Unternehmen sollten auf der „Road AI“ einige „Verkehrsregeln“ beachten, anstatt blind das Gaspedal durchzutreten. Dazu gehört auch die Einbindung der Mitarbeiter. Wie eine APS-Software dies unterstützt, zeigen folgende Praxisbeispiele.
Die Stopps auf der „Road AI“ führen zu einer effizienten Produktionsplanung.
(Bild: Inform)
Führungskräften muss klar sein, dass technologische Innovationen ohne die aktive Unterstützung und Einbindung der Mitarbeitenden scheitern können“, erklärt Markus Günther, Head of Sales Produktion beim Aachener Softwareunternehmen Inform. „Denn KI, Mensch und Unternehmen sollten in der modernen Fertigung eine untrennbare Einheit bilden.“ Das zeigen auch die Manroland Web Produktionsgesellschaft und die Ruhlamat GmbH. Beide Unternehmen haben ihre Produktion und Fertigung mit einem KI-gestützten Advanced-Planning-and-Scheduling-(APS-) System optimiert.
KI bietet heute verschiedene Methoden, die erwiesene Mehrwerte für die Fertigung schaffen: Generative KI, beispielsweise Sprachmodelle oder sogenannte Copiloten, bilden einen Teilbereich davon. Ergänzt wird dieser durch nicht-generatives maschinelles Lernen. Mittels Machine Learning können zum Beispiel Prognosen für Wiederbeschaffungszeiten simuliert werden – als Grundlage für die Optimierung der Produktionsplanung und Fertigung. In enger Interaktion mit dem Menschen verhilft eine KI-gestützte Software Unternehmen außerdem dabei, intelligente und fundierte Entscheidungen auf Basis von Decision Intelligence zu treffen. Das zeigt auch das Beispiel der Manroland Web Produktionsgesellschaft.
Manroland: Den Wandel aktiv begleiten
Als Komplettlieferant für mechatronische Komponenten schreibt sich Manroland Präzision, Perfektion und Passion auf die Fahne. Das Unternehmen designt, fertigt, montiert und verdrahtet Bauteile und übernimmt sowohl die Inbetriebnahme als auch Qualitätsprüfung. Dabei steigt es ständig in neue Geschäftsfelder und Branchen ein und passt die Prozesse hochflexibel auf die Bedürfnisse der Kunden und Partner an.

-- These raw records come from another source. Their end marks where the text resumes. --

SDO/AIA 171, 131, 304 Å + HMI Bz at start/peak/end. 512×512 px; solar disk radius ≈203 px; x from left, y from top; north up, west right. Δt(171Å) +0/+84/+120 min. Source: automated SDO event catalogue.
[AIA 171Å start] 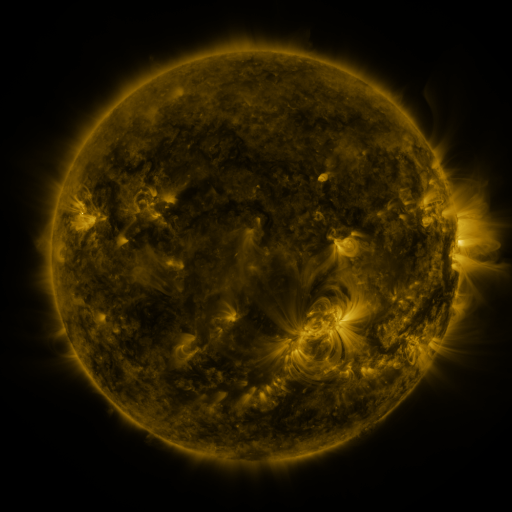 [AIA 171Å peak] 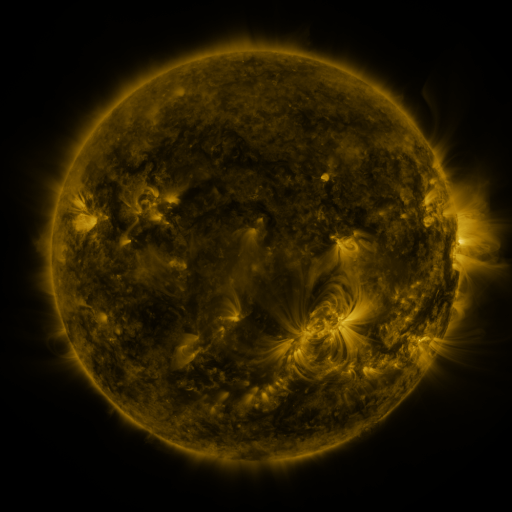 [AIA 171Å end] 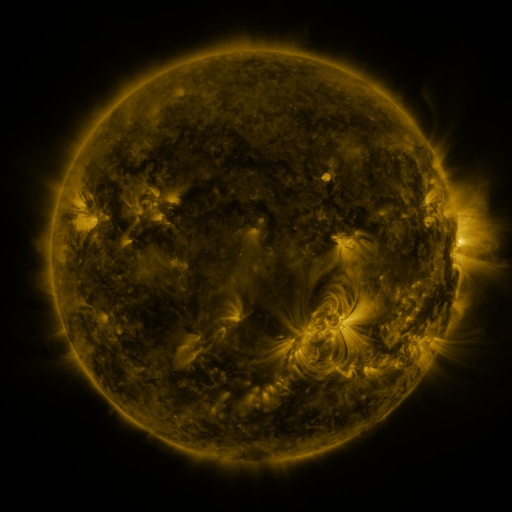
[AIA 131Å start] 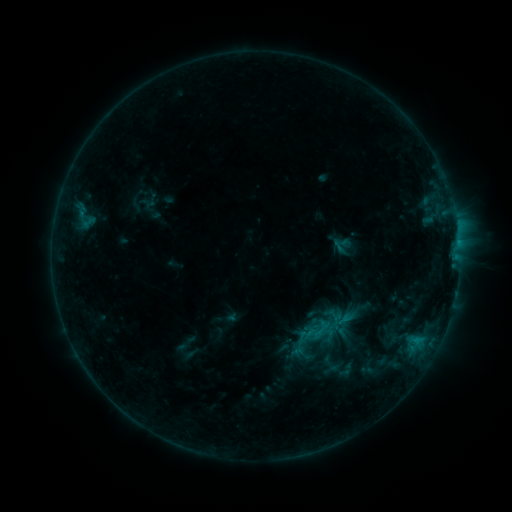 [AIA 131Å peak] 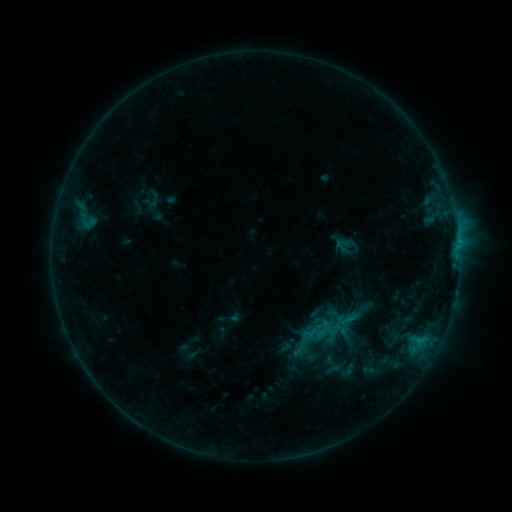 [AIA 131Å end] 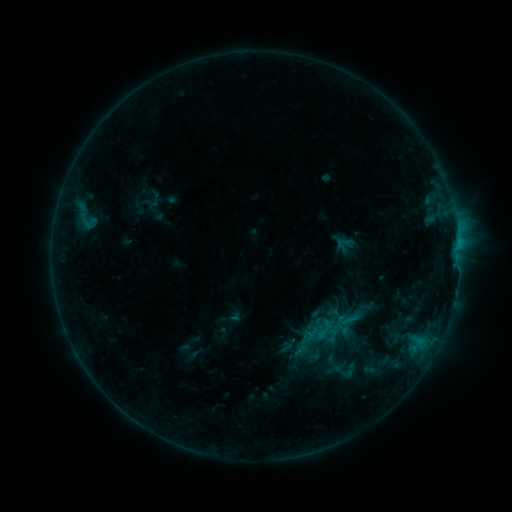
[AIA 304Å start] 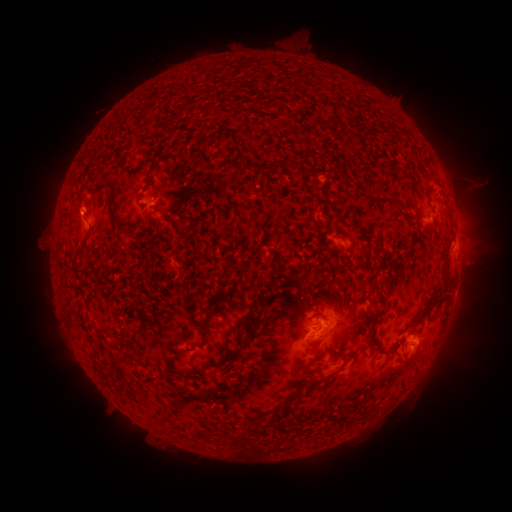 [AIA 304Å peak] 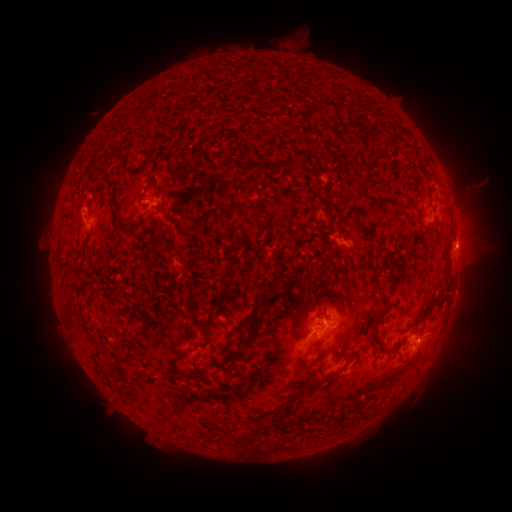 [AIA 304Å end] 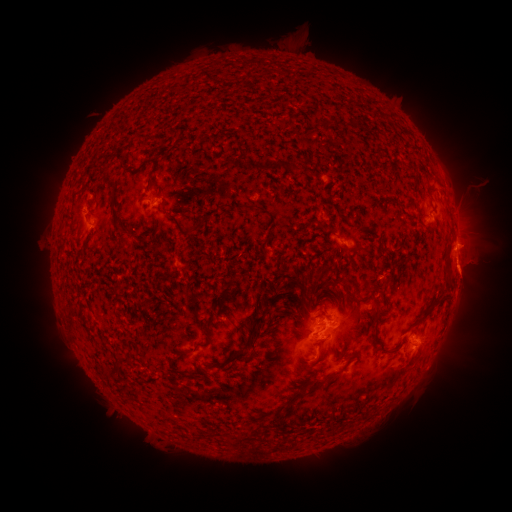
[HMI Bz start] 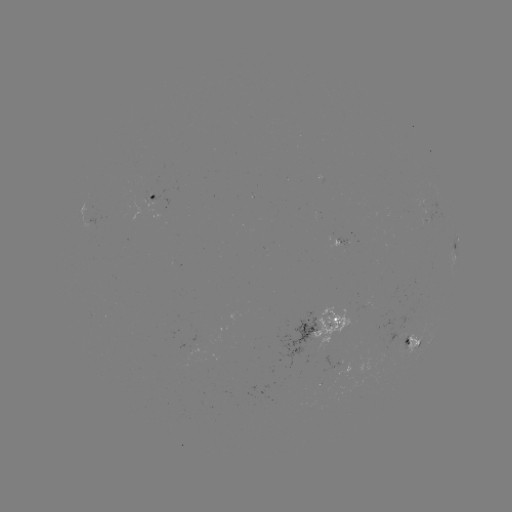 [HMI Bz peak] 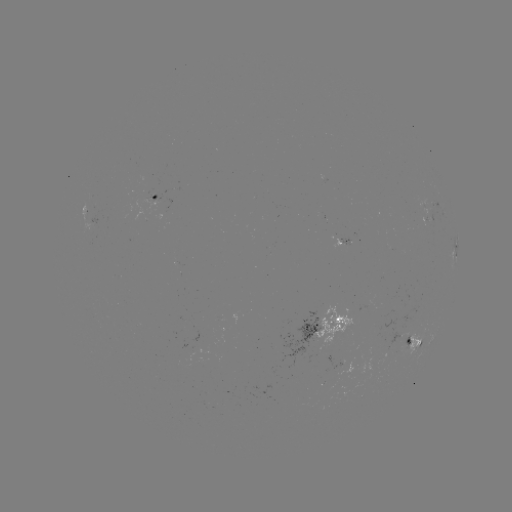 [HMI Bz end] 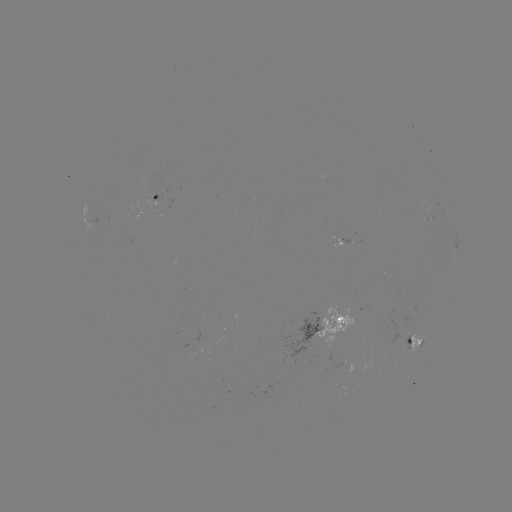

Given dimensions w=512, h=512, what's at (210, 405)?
emerging-flux region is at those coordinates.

Für das Unternehmen ist es besonders wichtig, termintreu zu liefern. Daher hat Manroland seit 2019 die KI-gestützte Produktionsplanungssoftware Felios des Aachener Softwareunternehmens Inform eingeführt.

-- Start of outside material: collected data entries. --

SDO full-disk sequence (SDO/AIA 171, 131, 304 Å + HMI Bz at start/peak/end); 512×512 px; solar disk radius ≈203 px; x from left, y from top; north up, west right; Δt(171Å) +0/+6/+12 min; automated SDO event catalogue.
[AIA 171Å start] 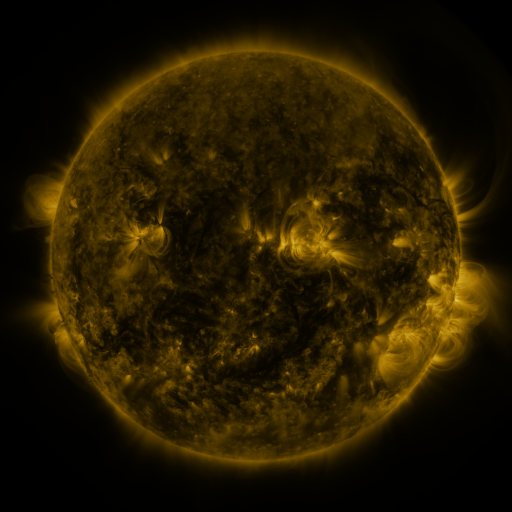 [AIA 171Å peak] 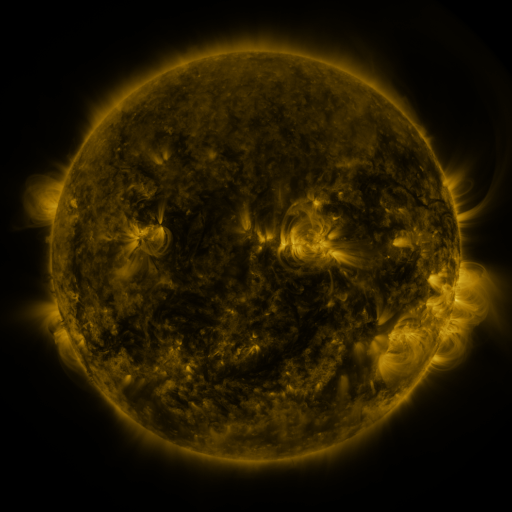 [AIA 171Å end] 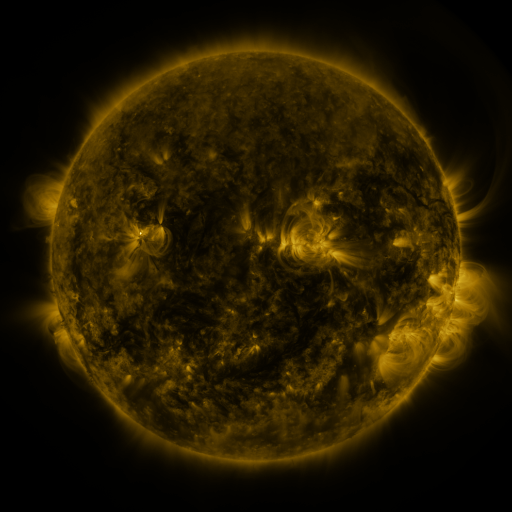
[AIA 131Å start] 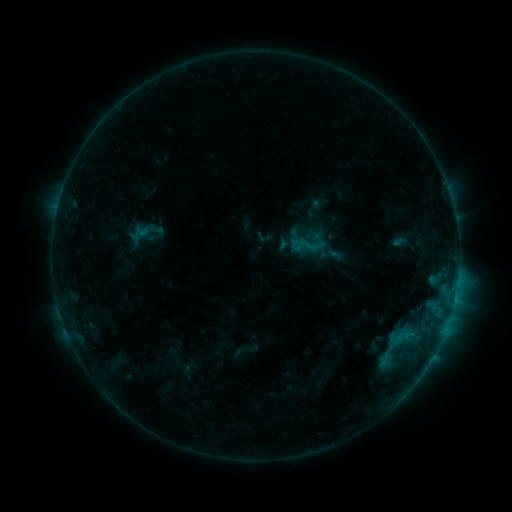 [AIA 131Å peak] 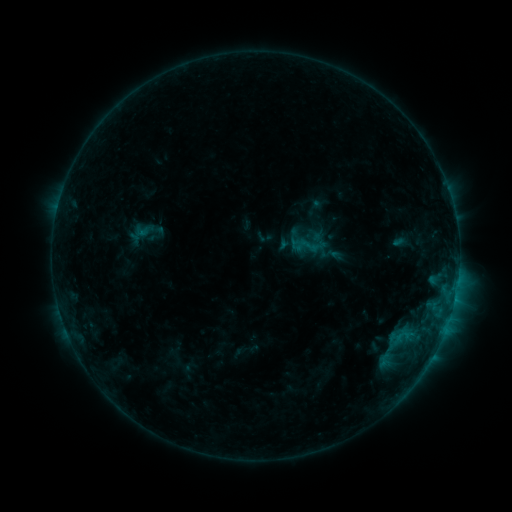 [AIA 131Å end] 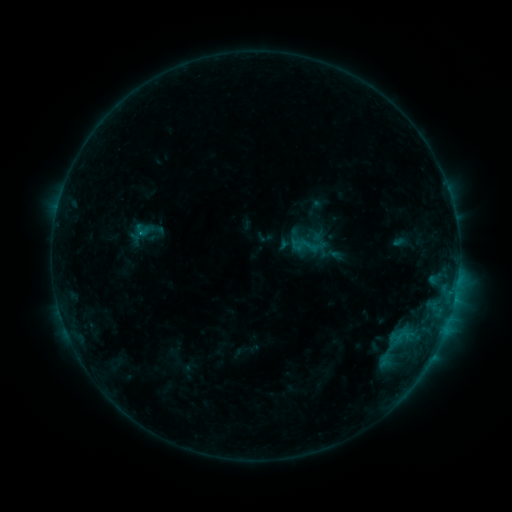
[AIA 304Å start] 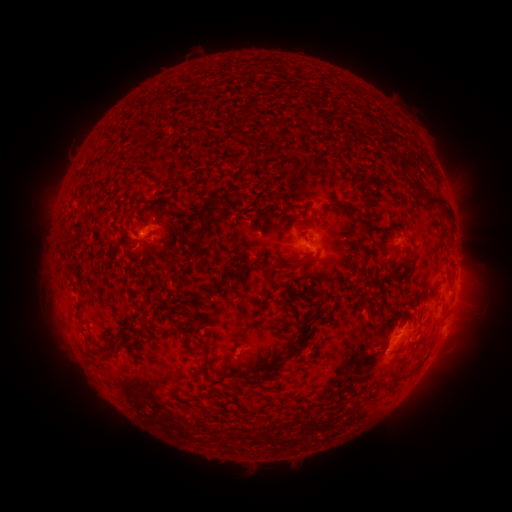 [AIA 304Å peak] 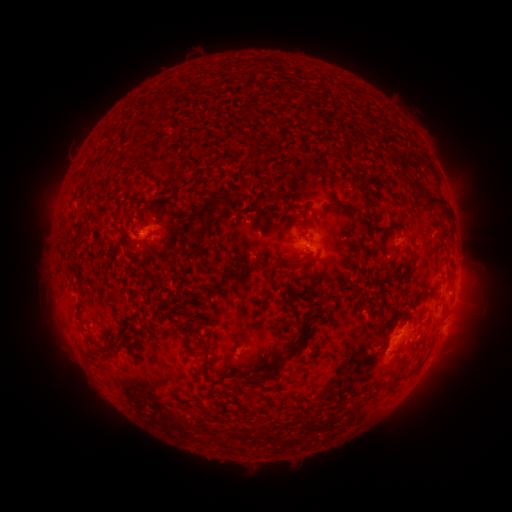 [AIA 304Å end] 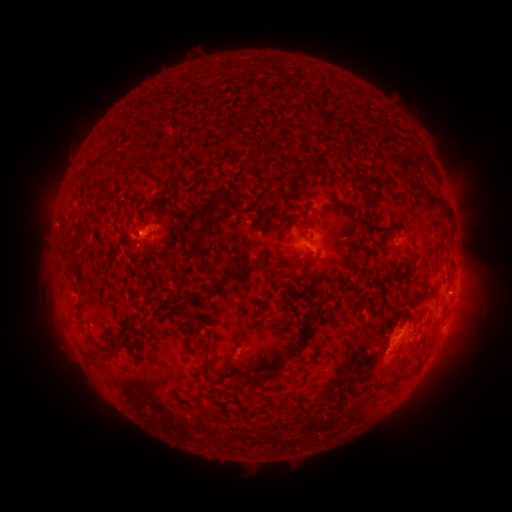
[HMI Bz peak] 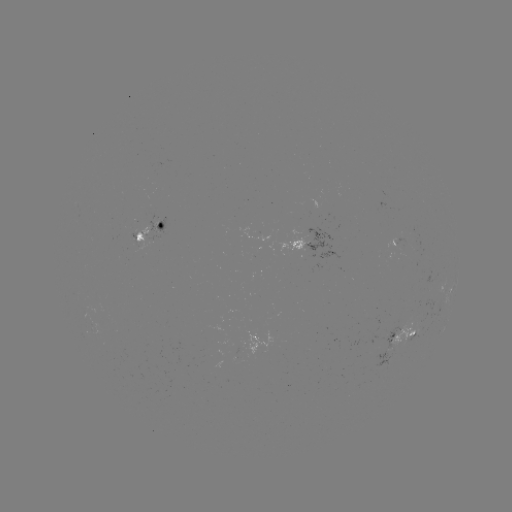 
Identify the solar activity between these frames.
B6.8 flare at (141, 231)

Natürlich war die Einführung von Felios nicht von Anfang an ein Selbstläufer. Das musste auch Manroland erfahren, denn die Belegschaft begegnete der Digitalisierung und dem neuen System zunächst mit Zurückhaltung und Skepsis. Viele Mitarbeitenden hatten Bedenken, das neue Tool nicht bedienen zu können oder fürchteten gar von diesem ersetzt zu werden. Durch regelmäßige Feedbackrunden konnte Manroland jedoch Stück für Stück eine Akzeptanz für die Software schaffen. „Wir haben den Change-Prozess zusätzlich vorangebracht, indem wir das APS-System auch in den angrenzenden Abteilungen, wie Vertrieb und Logistik, eingesetzt haben“, erklärt Franz Gumpp, Geschäftsführer bei Manroland Web Production. „Dies ermöglicht – insbesondere in den Schnittstellenfunktionen – ein besseres Verständnis für das System.“
APS-Software: Planung- und Steuerung mit Köpfchen
Auf Basis entscheidungsintelligenter Verfahren der KI übernimmt Felios als Add-on aus dem ERP-System alle planungsrelevanten Daten, um unter Berücksichtigung der real verfügbaren, begrenzten Ressourcen und Kapazitäten optimale Terminpläne zu generieren. Speziell auf die Anforderungen des komplexen Maschinen- und Anlagenbaus zugeschnitten, führt das System alle Informationen automatisiert auf einer zentralen Plattform zusammen. Kurzfristige Änderungen zeigt das System in Echtzeit an, sodass ein unmittelbarer Abgleich mit allen Beteiligten möglich ist. Auf diese Weise sind alle Abteilungen stets auf dem gleichen Wissensstand und sämtliche Produktionsschritte optimal aufeinander abgestimmt.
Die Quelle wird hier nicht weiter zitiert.